I'm not surprised the QVD is larger in this case. A CSV file of locations would likely have no repeating field values. It's likely every value is unique. If that's the case, the smallest storage format would be pure text like a CSV.
A QVD on the other hand contains lists of values (Symbol tables), pointers and metadata. When there are repeating field values, the "de-duplication" process will result in a QVD that takes less disk space than the source data.
More information here:
Document Compression | Qlikview Cookbook
-Rob
Thanks Rob,
But finally this space will be at the QVW file (and in RAM) and this is a small part of data (only the coordinates for a map representation)
The accuracy of coordinates was my initial idea for decrease the memory (maybe I don´t need 15 decimal digits for the representation in a map).
Finally I think I´ll do a join to discard all the unused postal codes.
Thanks again
Thanks Ruben,
But finally this space will be at the QVW file (and in RAM) and this is a small part of data (only the coordinates for a map representation)
The accuracy of coordinates was my initial idea for decrease the memory (maybe I don´t need 15 decimal digits for the representation in a map).

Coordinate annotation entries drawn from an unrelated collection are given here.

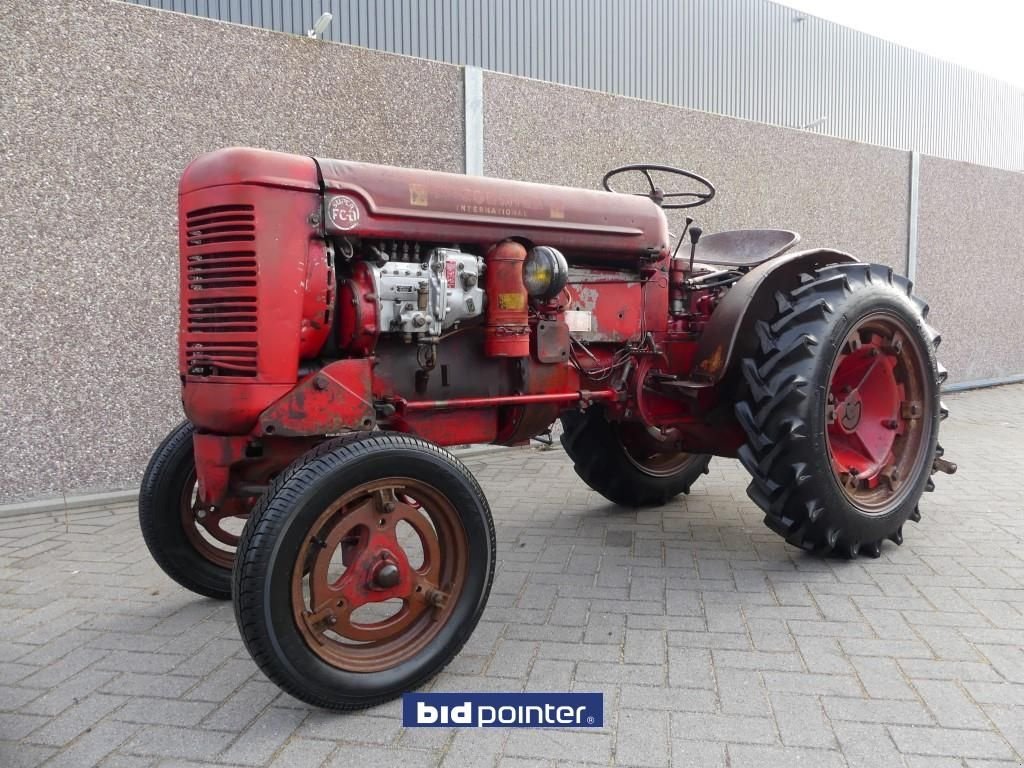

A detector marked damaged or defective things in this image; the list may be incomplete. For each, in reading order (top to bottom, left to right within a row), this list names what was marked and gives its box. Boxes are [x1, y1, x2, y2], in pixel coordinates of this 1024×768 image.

rusty wheel rim [823, 313, 929, 518]
rusty wheel rim [180, 468, 241, 573]
rusty wheel rim [292, 479, 468, 671]
rusty metal part [292, 479, 468, 671]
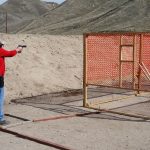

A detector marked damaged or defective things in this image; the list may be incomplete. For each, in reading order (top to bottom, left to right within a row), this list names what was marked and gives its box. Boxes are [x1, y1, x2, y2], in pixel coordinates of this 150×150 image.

rusty metal frame [83, 32, 150, 119]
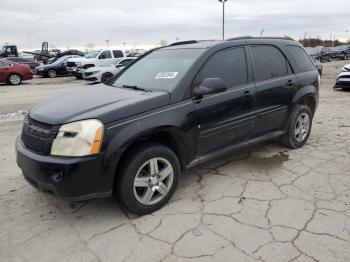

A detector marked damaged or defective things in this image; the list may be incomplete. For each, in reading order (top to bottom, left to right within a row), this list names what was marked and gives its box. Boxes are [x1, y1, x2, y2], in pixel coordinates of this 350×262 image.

cracked concrete pavement [0, 62, 350, 262]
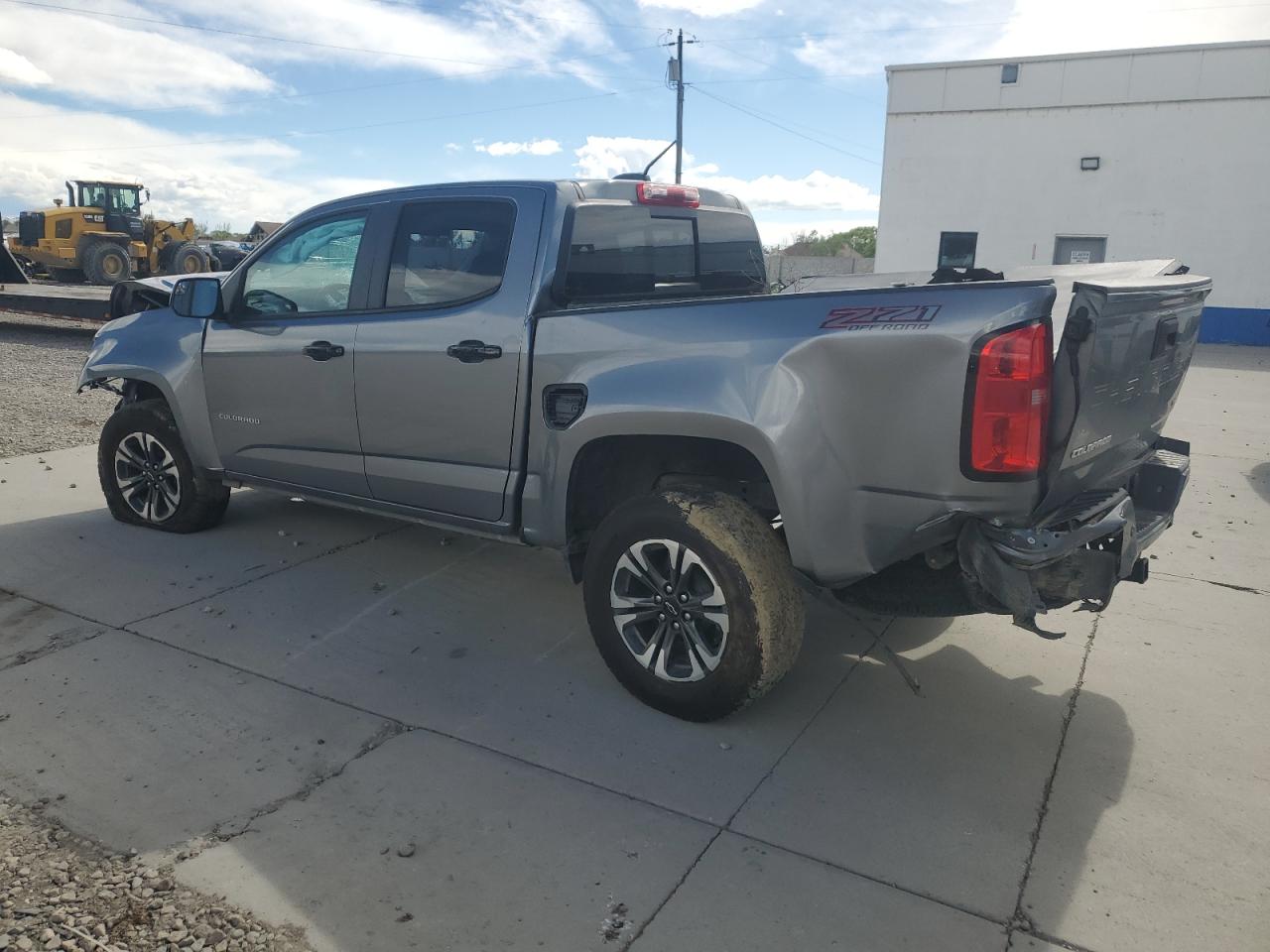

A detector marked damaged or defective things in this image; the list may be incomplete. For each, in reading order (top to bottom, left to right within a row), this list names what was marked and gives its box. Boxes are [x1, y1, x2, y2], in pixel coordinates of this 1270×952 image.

damaged rear bumper [959, 438, 1189, 642]
pavement crack [206, 721, 406, 848]
pavement crack [1005, 619, 1096, 949]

Finally I think I´ll do a join to discard all the unused postal codes.
Thanks again
Rob is right that with mostly distinct values you won't save storage space or RAM but with a few transformations you could reduce the size significantely, for example with:
test:
LOAD floor(id) as id,
subfield(postcode, ' ', 1) as postcode1,
subfield(postcode, ' ', 2) as postcode2,
floor(subfield(latitude, '.', 1)) as latitude1,
floor(left(subfield(latitude, '.', 2), 14)) as latitude2,
// this kind of cutting will cause a small inaccuracy but I think it's not essential
floor(subfield(longitude, '.', 1)) as longitude1,
floor(left(subfield(longitude, '.', 2), 14)) as longitude2
FROM [ukpostcodes.csv] (txt, codepage is 1252, embedded labels, delimiter is ',');
store test into test.qvd (qvd);
which will reduce it to 58,003 and if you removed the id (any use ? - the association with the datamodel should be the postcode, right? - whereby by loading the data into a datamodel the complete postcode would be needed but it could be then an autonumber() field) it would be just reduced to 45,955.
And if you load them there with an exists() to the real existing postcodes you should need even much lesser RAM as this number.
But if you are not on the limits of your environment it might be not worth to make these additionally efforts ...
- Marcus